Sí. Gemelos. Los gemelos estaban destinados a ser cercanos. Sin dejar nunca el lado del otro. Dos almas conectadas hasta el día en que murieran. Juntos. Así es como se supone que debiera ser.

Pero no con ellos. Se odiaban. Al menos, Yunho odiaba a Jaejoong. ¿Por qué? Quién sabe. El moreno era jodidamente perfecto, quizás fuera por eso. Sus calificaciones eran perfectas. Sus amistades eran perfectas. Su actitud era perfecta. Su apariencia era perfecta.
¿Cómo demonios se suponía que él debía compararse con eso? No era la culpa de Jaejoong, lo sabía.

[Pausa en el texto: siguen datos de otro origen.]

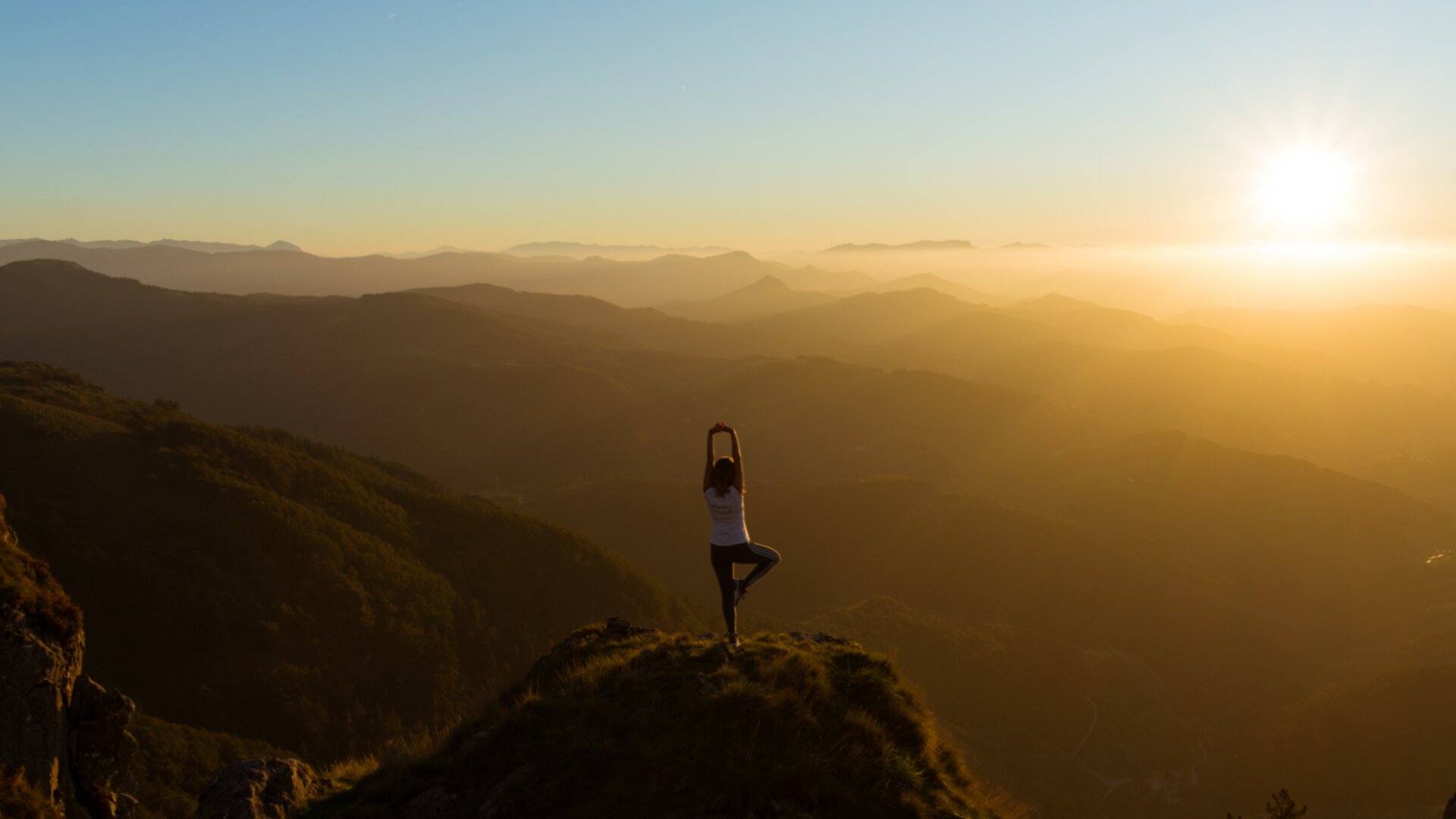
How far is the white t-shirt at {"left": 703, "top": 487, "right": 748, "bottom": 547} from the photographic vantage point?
10773 mm

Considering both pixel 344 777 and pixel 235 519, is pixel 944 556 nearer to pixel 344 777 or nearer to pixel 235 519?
pixel 235 519

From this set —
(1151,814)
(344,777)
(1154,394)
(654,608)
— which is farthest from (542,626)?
(1154,394)

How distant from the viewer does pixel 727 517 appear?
1086 cm

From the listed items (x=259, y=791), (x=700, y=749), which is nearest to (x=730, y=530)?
(x=700, y=749)

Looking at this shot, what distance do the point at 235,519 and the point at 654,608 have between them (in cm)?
2601

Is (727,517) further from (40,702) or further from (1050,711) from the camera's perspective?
(1050,711)

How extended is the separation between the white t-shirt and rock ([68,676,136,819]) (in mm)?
9504

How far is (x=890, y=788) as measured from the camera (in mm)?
8688

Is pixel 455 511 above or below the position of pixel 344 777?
below

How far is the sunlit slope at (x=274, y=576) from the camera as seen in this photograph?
→ 3828cm

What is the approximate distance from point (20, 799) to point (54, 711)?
7.18 feet

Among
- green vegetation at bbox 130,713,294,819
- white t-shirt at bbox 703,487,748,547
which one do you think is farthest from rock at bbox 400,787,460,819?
green vegetation at bbox 130,713,294,819

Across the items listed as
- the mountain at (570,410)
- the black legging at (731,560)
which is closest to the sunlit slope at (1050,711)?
the black legging at (731,560)

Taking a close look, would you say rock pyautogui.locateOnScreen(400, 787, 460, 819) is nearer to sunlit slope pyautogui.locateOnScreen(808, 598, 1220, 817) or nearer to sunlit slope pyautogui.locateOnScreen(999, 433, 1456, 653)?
sunlit slope pyautogui.locateOnScreen(808, 598, 1220, 817)
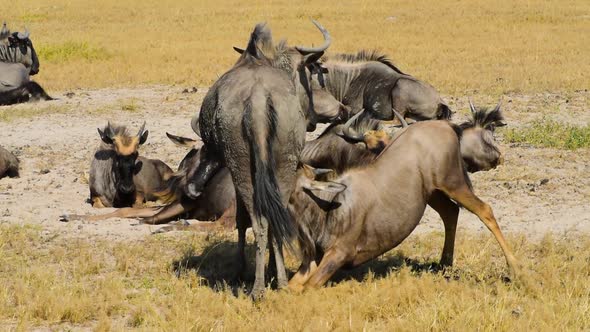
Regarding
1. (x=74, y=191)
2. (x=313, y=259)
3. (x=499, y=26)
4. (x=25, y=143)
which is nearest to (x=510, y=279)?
(x=313, y=259)

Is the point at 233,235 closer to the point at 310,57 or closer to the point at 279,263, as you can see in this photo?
the point at 310,57

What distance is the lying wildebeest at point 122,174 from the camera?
32.9ft

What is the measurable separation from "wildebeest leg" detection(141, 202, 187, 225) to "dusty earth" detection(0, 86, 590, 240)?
0.72 feet

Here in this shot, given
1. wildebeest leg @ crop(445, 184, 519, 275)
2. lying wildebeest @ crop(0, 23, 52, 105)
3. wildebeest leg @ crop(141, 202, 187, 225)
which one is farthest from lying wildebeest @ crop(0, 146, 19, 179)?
wildebeest leg @ crop(445, 184, 519, 275)

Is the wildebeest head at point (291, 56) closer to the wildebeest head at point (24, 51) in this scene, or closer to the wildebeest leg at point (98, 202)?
the wildebeest leg at point (98, 202)

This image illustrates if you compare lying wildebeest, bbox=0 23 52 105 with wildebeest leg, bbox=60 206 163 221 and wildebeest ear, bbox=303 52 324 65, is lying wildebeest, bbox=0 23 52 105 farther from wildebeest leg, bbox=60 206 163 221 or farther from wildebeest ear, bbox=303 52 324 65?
wildebeest ear, bbox=303 52 324 65

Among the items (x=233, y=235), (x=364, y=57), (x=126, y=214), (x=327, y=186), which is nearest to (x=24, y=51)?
(x=364, y=57)

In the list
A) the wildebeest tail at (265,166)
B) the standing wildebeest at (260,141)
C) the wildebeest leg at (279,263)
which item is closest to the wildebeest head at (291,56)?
the standing wildebeest at (260,141)

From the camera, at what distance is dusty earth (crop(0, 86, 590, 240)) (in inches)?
336

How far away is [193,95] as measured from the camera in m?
16.0

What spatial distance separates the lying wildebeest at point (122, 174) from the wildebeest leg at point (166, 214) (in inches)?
39.9

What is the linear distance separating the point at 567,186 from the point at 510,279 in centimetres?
339

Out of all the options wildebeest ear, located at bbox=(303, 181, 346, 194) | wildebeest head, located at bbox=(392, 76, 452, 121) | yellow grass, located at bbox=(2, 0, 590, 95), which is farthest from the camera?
yellow grass, located at bbox=(2, 0, 590, 95)

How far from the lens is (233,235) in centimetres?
831
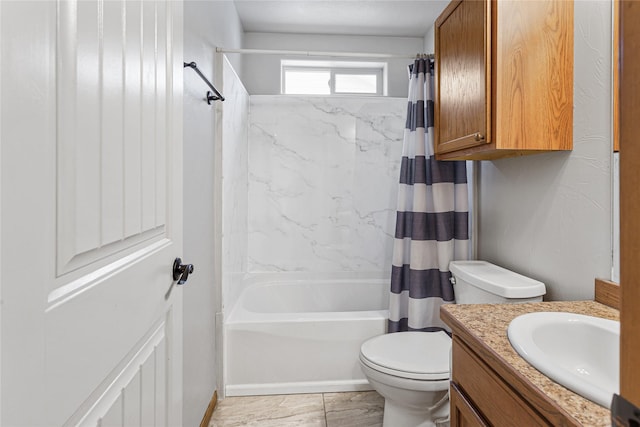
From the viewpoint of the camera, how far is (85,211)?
58 centimetres

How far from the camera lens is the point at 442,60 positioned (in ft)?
5.93

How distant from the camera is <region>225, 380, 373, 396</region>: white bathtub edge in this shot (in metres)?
2.15

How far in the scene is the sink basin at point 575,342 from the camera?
87cm

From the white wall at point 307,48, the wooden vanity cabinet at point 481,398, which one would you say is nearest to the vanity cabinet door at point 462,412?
the wooden vanity cabinet at point 481,398

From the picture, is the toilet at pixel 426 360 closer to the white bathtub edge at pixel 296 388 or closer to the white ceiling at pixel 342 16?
the white bathtub edge at pixel 296 388

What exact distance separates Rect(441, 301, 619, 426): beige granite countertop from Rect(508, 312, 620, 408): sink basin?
0.04m

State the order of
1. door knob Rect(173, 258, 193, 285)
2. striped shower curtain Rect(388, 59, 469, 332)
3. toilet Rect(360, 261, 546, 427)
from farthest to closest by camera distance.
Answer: striped shower curtain Rect(388, 59, 469, 332), toilet Rect(360, 261, 546, 427), door knob Rect(173, 258, 193, 285)

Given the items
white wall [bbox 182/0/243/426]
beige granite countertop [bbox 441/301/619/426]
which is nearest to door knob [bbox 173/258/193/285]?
white wall [bbox 182/0/243/426]

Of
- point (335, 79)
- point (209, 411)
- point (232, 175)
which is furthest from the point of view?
point (335, 79)

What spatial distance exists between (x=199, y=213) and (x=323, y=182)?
4.82 feet

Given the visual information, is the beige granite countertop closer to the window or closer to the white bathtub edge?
the white bathtub edge

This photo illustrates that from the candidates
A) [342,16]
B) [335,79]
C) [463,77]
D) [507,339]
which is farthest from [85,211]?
[335,79]

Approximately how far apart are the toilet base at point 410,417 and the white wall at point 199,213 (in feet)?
2.93

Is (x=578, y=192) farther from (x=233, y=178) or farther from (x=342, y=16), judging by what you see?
(x=342, y=16)
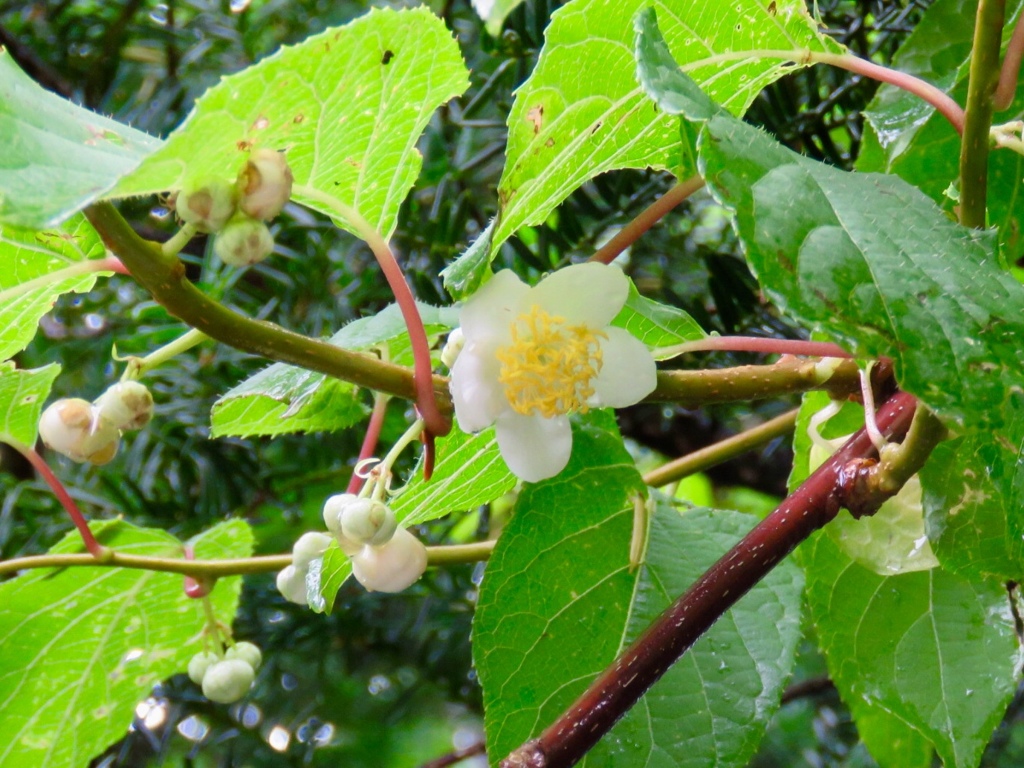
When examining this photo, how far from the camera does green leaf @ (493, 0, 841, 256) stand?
47cm

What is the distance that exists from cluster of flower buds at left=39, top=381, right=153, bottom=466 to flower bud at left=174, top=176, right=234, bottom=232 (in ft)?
0.54

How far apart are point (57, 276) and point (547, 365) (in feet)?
0.77

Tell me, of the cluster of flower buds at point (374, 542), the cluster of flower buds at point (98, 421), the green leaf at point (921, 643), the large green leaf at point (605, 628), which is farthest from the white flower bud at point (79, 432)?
the green leaf at point (921, 643)

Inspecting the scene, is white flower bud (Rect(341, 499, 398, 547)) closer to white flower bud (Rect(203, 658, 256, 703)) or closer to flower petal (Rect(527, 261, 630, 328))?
flower petal (Rect(527, 261, 630, 328))

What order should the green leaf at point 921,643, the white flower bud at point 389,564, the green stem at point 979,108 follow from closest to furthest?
the green stem at point 979,108 → the white flower bud at point 389,564 → the green leaf at point 921,643

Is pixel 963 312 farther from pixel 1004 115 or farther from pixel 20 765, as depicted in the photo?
pixel 20 765

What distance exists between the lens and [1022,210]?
0.66 m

Sólo había nacido de esa forma. Pero entonces Yunho estaba con él. ¿Por qué no podía ser igual? ¿Por qué tenía que ser diferente?

Quizás era por eso que odiaba a su hermano. Porque nadie más lo haría.

*

Jaejoong estaba tomando un examen sobre el último capítulo de su libro de texto. Se inclinó sobre él, marcando las respuestas que pensaba que eran correctas. Para ser honesto, en realidad no había leído el capítulo. Justo habían estado pasando su programa favorito.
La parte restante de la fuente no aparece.